**READING PASSAGE**
Merge pull request #1761 from pipecat-ai/mb/elevenlabs-context-id

Update ElevenLabsTTSService to use the new websocket API
2025-05-07 17:12:06 -04:00
parent f3e0beb8f1 9e16e3d614
commit 7da9f66e1c
2 changed files with 85 additions and 39 deletions
--- a/CHANGELOG.md
+++ b/CHANGELOG.md
@@ -28,6 +28,10 @@ and this project adheres to [Semantic Versioning](https://semver.org/spec/v2.0.0

 ### Changed

+- Updated `ElevenLabsTTSService` to use the beta websocket API
+  (multi-stream-input). This new API supports context_ids and cancelling those
+  contexts, which greatly improves interruption handling.
+
 - Observers `on_push_frame()` now take a single argument `FramePushed` instead
  of multiple arguments.

--- a/src/pipecat/services/elevenlabs/tts.py
+++ b/src/pipecat/services/elevenlabs/tts.py
@@ -7,11 +7,12 @@
 import asyncio
 import base64
 import json
+import uuid
 from typing import Any, AsyncGenerator, Dict, List, Literal, Mapping, Optional, Tuple, Union

 import aiohttp
 from loguru import logger
-from pydantic import BaseModel, model_validator
+from pydantic import BaseModel

 from pipecat.frames.frames import (
    CancelFrame,
@@ -26,7 +27,10 @@ from pipecat.frames.frames import (
    TTSStoppedFrame,
 )
 from pipecat.processors.frame_processor import FrameDirection
-from pipecat.services.tts_service import InterruptibleWordTTSService, WordTTSService
+from pipecat.services.tts_service import (
+    AudioContextWordTTSService,
+    WordTTSService,
+)
 from pipecat.transcriptions.language import Language

 # See .env.example for ElevenLabs configuration needed
@@ -159,10 +163,9 @@ def calculate_word_times(
    return word_times


-class ElevenLabsTTSService(InterruptibleWordTTSService):
+class ElevenLabsTTSService(AudioContextWordTTSService):
    class InputParams(BaseModel):
        language: Optional[Language] = None
-        optimize_streaming_latency: Optional[str] = None
        stability: Optional[float] = None
        similarity_boost: Optional[float] = None
        style: Optional[float] = None
@@ -172,16 +175,6 @@ class ElevenLabsTTSService(InterruptibleWordTTSService):
        enable_ssml_parsing: Optional[bool] = None
        enable_logging: Optional[bool] = None

-        @model_validator(mode="after")

A block of data
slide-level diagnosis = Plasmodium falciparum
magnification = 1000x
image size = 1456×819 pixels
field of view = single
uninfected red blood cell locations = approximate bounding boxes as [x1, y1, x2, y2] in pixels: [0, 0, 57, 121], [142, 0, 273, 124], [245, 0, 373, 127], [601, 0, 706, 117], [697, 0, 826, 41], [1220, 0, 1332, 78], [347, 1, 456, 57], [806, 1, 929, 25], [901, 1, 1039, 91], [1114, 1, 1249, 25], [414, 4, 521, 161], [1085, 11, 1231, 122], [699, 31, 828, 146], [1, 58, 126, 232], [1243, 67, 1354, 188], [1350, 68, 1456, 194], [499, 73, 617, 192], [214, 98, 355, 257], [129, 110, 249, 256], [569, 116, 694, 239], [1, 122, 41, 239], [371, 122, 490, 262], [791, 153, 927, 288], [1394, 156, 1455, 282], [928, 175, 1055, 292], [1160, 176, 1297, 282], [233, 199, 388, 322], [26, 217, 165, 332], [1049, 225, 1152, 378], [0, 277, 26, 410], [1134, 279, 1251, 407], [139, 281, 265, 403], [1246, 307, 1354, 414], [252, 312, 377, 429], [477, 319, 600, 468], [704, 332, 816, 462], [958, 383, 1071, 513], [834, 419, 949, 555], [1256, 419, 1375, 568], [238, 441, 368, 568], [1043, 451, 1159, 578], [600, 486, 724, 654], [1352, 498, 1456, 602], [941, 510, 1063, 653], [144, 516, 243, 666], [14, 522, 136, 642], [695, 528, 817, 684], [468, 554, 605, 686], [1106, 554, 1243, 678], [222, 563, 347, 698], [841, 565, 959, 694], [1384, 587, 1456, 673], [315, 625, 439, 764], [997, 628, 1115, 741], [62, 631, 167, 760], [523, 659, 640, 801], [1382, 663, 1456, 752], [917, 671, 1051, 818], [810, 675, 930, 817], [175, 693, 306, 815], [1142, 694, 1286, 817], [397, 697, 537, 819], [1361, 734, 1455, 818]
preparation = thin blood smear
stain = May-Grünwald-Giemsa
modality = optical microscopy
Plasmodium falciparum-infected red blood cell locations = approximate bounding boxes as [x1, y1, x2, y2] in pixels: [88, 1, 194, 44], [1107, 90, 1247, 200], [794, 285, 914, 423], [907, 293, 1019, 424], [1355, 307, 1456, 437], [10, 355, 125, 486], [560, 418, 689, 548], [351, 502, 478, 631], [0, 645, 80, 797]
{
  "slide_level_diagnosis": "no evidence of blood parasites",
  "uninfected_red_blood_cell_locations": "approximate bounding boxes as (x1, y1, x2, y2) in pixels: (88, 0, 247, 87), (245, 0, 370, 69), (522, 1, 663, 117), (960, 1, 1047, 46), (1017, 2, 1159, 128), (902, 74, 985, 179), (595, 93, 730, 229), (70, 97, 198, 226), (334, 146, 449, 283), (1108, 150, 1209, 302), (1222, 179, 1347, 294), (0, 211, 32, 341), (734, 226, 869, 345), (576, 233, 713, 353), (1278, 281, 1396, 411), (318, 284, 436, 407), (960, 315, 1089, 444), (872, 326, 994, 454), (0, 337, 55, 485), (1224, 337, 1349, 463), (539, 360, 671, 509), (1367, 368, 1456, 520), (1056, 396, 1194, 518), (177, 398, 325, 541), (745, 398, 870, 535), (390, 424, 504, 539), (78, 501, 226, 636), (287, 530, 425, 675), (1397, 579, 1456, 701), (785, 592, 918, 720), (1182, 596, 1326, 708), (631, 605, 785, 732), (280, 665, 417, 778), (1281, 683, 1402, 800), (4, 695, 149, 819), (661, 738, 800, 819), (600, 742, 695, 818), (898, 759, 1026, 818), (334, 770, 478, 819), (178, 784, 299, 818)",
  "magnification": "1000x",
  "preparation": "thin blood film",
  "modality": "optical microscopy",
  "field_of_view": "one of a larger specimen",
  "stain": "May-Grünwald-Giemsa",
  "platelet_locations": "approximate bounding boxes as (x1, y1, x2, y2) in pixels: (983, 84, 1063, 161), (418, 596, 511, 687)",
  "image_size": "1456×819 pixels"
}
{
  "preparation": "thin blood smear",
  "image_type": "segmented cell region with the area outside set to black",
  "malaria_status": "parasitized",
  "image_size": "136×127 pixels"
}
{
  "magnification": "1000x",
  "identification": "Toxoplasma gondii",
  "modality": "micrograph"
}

**PROBLEM**
Continue the ElevenLabs text-to-speech commit diff from its last line.

**THE RESPONSE**
-        def validate_voice_settings(self):
-            stability = self.stability
-            similarity_boost = self.similarity_boost
-            if (stability is None) != (similarity_boost is None):
-                raise ValueError(
-                    "Both 'stability' and 'similarity_boost' must be provided when using voice settings"
-                )
-            return self
-
    def __init__(
        self,
        *,
@@ -222,7 +215,6 @@ class ElevenLabsTTSService(InterruptibleWordTTSService):
            "language": self.language_to_service_language(params.language)
            if params.language
            else None,
-            "optimize_streaming_latency": params.optimize_streaming_latency,
            "stability": params.stability,
            "similarity_boost": params.similarity_boost,
            "style": params.style,
@@ -242,6 +234,8 @@ class ElevenLabsTTSService(InterruptibleWordTTSService):
        self._started = False
        self._cumulative_time = 0

+        # Context management for v1 multi API
+        self._context_id = None
        self._receive_task = None
        self._keepalive_task = None

@@ -257,15 +251,13 @@ class ElevenLabsTTSService(InterruptibleWordTTSService):
    async def set_model(self, model: str):
        await super().set_model(model)
        logger.info(f"Switching TTS model to: [{model}]")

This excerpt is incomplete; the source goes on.